====== Extrait présenté ======
Je ne vais pas
bien du tout, moi, en ce moment. Je fais n'importe
quoi et je fume cigarette sur cigarette.
Hier matin en me réveillant j'avais mal
à la tête, il faut dire que j'ai
fait cauchemar sur cauchemar. J'avais un accident
de voiture, j'étais pleine de sang et je
me peignais le corps avec mon sang. Des rêves
comme ça, je voudrais en faire toutes les
nuits. J'ai téléphoné à
Julie : elle aussi avait des soucis, ça
ne va pas bien chez elle et ça aussi ça
me ruine le moral. Je n'ai pas envie d'en parler
d'avantage.
Alors j'ai accroché la laisse à
mon chien et je suis partie marcher dans les rues.
Et j'ai marché pendant des heures, j'ai
dû faire tous les quartiers de cette ville.
Je ne suis même pas rentrée manger
à midi, mais de toutes façons je
n'avais pas faim. J'ai tellement marché
qu'à la fin j'en avais mal aux jambes.
Alors je suis allée m'échouer sur
les marches d'un bâtiment, dans un coin
excentré du centre ville. Il y avait deux
filles en bas des marches. Je les connais bien,
elles sont toujours à traîner dans
les rues, alors avec le temps que je passe à
promener mon chien je les ai croisées des
centaines de fois, et en plus elles sont au lycée
avec moi. A force de se croiser on a fini par
se dire bonjour, je ne connais rien d'elles, et
n'ai pas envie d'en connaître d'avantage,
mais voilà on se dit bonjour. De toutes
façons c'est physique, il y a des gens
rien qu'à les voir on sait qu'on ne pourra
pas s'entendre avec eux. Moi je sais que ces deux
filles je ne pourrai jamais leur dire autre chose
que bonjour, c'est ainsi. Elles se donnent un
genre, font les rebelles à mendier de l'argent
aux gens alors qu'elles sont, je le sais, pleines
de pognon. Et au lycée, une amie m'a raconté
que ce sont toujours les deux plus stressées
à l'approche d'un devoir. C'est nul.
A un moment un type est arrivé. Lui aussi
je le connais très bien. C'est un mendiant,
dommage qu'il n'y ait pas d'autres mots pour qualifier
ces personnes-là,... Ben oui, il mendie,
mais j'imagine qu'il ne fait pas ça par
plaisir. Lui aussi je l'ai croisé des centaines
de fois dans les rues. De temps en temps il me
demande une petite pièce, je lui donne
et il me fait un grand sourire qui me fait chaud
au coeur. Il s'est adressé aux deux filles
: " Z'auriez pas une p'tite pièce
pour moi s'il vous plait ? " Et l'autre lui
répond : " Ben vous savez on a déjà
du mal à trouver quelques centimes pour
s'acheter des cigarettes, alors non... "
====== Lignes ======
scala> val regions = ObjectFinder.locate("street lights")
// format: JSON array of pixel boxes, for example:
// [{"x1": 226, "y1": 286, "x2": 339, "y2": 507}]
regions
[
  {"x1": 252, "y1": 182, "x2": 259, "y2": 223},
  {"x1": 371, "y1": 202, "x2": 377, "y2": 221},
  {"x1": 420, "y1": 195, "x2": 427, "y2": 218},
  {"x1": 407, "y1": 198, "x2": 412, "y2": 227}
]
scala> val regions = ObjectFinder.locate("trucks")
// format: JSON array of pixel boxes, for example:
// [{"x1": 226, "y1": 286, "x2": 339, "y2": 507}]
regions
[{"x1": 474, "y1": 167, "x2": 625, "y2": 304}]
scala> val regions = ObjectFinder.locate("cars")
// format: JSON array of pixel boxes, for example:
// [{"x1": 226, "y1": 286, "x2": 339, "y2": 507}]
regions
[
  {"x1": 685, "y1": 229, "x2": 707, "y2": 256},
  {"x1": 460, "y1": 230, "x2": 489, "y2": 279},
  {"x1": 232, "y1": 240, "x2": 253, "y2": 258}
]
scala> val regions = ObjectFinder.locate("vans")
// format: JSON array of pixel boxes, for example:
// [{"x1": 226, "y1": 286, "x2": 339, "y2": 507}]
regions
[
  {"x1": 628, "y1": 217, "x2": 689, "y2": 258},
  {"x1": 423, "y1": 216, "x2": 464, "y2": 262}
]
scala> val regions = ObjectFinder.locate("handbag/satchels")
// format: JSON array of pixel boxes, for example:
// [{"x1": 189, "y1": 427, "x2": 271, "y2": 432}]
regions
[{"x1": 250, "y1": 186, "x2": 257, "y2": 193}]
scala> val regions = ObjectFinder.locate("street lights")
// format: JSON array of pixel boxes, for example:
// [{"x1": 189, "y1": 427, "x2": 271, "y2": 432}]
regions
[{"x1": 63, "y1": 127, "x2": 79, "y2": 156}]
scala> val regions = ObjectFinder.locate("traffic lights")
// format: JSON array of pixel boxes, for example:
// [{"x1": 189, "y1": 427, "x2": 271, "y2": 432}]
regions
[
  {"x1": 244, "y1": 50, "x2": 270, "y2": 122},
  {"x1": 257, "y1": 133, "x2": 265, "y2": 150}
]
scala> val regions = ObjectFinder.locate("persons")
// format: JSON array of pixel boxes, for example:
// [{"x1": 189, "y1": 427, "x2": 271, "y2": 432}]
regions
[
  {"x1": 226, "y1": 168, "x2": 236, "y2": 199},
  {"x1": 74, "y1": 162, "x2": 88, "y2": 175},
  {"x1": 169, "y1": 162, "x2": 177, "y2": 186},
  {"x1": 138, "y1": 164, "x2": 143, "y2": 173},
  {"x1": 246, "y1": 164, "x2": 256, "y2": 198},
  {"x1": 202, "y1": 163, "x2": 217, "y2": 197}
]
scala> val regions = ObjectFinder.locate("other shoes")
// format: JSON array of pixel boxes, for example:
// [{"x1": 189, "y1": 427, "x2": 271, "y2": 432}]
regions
======
▸ **Consigne 1**: Reprenez mot pour mot l'extrait, de « Je ne vais pas » à « d'avantage. ».
▸ **Consigne 2**: Dans l'extrait, à qui le mendiant demande-t-il une petite pièce ?
Les lignes ne jouent aucun rôle ici.

▸ **Réponse 1**:
Je ne vais pas
bien du tout, moi, en ce moment. Je fais n'importe
quoi et je fume cigarette sur cigarette.
Hier matin en me réveillant j'avais mal
à la tête, il faut dire que j'ai
fait cauchemar sur cauchemar. J'avais un accident
de voiture, j'étais pleine de sang et je
me peignais le corps avec mon sang. Des rêves
comme ça, je voudrais en faire toutes les
nuits. J'ai téléphoné à
Julie : elle aussi avait des soucis, ça
ne va pas bien chez elle et ça aussi ça
me ruine le moral. Je n'ai pas envie d'en parler
d'avantage.

▸ **Réponse 2**: Aux deux filles en bas des marches.